Когда пальцы были облизаны, я опустошил и бутылку. Никогда не любил бутилированный холодный чай из магазина (чай должен быть горячим, чтоб горло жгло), но этот, пусть даже просроченный, показался мне напитком богов. В бутылке не осталось ни капли.
ИЛЬЯ
Чего?
КАК ТЫ ХОДИЛ В ТУАЛЕТ?
Я не хочу об этом говорить.
НУ ПОЖАЛУЙСТА
По-кошачьи.
ЭТО КАК?
Каком кверху, усек?
Я хотел опустить этот момент, но тебя не проведешь.

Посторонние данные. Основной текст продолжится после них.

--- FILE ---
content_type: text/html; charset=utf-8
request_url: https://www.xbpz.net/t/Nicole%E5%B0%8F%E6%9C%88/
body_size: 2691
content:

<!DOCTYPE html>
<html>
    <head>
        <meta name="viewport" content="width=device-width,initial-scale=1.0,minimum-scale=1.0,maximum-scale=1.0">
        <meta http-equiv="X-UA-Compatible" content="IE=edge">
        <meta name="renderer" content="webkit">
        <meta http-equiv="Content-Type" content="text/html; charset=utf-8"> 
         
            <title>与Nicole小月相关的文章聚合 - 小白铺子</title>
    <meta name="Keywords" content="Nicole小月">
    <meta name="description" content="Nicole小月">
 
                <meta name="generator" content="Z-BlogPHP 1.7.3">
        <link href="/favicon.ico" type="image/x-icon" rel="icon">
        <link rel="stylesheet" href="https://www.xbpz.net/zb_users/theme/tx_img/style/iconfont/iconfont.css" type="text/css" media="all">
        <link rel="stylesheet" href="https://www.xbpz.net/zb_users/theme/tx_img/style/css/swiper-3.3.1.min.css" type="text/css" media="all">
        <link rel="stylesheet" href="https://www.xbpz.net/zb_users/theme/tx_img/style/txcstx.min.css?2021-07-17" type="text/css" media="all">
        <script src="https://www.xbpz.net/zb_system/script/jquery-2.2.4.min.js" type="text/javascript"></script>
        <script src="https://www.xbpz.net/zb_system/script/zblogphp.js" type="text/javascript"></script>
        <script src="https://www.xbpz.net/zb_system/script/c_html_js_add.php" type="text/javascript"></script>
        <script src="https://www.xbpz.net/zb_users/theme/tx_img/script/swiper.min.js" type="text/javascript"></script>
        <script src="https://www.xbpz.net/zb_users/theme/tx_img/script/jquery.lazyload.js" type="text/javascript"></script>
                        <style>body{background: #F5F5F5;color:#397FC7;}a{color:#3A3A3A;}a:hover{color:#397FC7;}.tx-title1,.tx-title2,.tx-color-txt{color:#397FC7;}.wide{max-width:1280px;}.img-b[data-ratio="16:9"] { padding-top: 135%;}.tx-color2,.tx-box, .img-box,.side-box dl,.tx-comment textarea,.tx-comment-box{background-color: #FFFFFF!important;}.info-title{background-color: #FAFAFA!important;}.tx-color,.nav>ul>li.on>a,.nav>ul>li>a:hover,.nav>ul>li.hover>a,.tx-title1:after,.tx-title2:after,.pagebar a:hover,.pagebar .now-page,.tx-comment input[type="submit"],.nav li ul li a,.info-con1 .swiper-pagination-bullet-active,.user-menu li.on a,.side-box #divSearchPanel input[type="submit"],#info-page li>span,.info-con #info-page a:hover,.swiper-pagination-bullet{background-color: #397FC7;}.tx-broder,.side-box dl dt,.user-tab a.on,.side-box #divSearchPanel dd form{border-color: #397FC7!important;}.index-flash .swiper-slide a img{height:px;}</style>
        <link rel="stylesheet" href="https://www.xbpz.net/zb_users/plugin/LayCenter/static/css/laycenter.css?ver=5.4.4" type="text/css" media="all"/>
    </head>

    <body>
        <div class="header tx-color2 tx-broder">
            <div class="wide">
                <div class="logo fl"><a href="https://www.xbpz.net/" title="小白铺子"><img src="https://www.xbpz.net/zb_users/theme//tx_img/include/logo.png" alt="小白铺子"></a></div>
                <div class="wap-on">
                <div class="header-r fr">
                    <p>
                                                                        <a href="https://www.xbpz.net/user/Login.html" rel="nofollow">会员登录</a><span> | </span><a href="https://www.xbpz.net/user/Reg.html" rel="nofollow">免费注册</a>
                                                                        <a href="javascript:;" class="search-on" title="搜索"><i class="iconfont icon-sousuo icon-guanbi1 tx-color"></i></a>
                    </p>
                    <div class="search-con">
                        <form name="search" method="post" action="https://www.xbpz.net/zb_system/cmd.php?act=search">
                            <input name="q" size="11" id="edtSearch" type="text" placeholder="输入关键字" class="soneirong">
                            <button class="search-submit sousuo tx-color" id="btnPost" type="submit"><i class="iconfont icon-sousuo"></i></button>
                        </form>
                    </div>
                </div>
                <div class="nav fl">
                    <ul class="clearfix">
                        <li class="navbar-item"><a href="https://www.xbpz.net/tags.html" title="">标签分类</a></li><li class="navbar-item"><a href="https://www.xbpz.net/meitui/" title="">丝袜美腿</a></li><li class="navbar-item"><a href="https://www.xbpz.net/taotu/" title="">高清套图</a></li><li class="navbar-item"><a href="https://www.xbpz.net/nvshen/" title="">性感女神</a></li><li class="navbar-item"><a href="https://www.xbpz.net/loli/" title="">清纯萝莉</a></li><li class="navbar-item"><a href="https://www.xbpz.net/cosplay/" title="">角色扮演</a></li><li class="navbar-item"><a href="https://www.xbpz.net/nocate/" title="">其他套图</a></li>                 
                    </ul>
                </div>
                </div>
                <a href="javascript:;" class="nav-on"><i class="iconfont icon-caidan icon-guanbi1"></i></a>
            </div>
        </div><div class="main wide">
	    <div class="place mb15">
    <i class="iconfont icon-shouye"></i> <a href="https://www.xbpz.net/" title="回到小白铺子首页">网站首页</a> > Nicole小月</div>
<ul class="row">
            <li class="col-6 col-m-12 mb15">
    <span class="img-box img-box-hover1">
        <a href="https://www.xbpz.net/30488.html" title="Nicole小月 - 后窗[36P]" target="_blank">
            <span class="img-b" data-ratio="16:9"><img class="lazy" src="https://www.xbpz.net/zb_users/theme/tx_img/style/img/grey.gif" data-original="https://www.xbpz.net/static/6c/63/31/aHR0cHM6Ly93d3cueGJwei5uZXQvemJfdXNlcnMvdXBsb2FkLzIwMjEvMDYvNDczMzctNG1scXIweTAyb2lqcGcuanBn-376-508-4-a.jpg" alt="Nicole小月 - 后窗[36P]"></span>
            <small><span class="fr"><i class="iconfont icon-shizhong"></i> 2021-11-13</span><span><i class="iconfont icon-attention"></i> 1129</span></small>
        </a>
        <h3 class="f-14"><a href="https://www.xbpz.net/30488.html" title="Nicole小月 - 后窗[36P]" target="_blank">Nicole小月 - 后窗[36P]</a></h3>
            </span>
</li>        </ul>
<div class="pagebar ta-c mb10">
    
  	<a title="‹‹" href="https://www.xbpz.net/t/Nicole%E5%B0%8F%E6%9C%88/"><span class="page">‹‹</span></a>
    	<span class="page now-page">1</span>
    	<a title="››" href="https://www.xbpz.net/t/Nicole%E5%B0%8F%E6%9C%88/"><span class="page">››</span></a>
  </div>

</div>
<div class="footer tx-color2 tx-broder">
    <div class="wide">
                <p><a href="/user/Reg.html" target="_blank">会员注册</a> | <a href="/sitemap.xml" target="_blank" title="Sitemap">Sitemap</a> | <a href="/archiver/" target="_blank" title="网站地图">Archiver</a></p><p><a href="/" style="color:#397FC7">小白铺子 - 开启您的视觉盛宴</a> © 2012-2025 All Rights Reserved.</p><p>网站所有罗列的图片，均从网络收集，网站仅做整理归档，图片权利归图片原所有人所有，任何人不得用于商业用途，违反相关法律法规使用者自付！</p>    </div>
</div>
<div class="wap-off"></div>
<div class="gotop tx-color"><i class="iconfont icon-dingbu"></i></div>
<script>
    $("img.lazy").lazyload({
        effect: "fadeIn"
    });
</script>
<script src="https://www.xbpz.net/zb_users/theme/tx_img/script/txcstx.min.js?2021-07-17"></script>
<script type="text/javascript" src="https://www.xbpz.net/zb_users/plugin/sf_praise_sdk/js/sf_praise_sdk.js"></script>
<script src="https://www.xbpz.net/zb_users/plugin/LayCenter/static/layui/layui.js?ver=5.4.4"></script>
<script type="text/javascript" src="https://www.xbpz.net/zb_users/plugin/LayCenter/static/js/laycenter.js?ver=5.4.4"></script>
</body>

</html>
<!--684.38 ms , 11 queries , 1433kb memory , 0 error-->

Один раз мне уже от Витьки досталось за то, что он угодил в подвале в мою мочу. Тогда он сказал, что лучше отходить подальше, в «дальнюю темноту», так он ее назвал. «Лучше отойди на пятнадцать-двадцать метров от комнаты и испражняйся сколь угодно. Там дальше прямой коридор — в нем не заблудиться. Я сам туда иногда хожу. Запах может долететь досюда. Если лень ходить, ссы в бутылку, а какай в пакет. Я вынесу». Он дал мне моток полиэтиленовых пакетов из магазина, а я до сих пор следую его указаниям.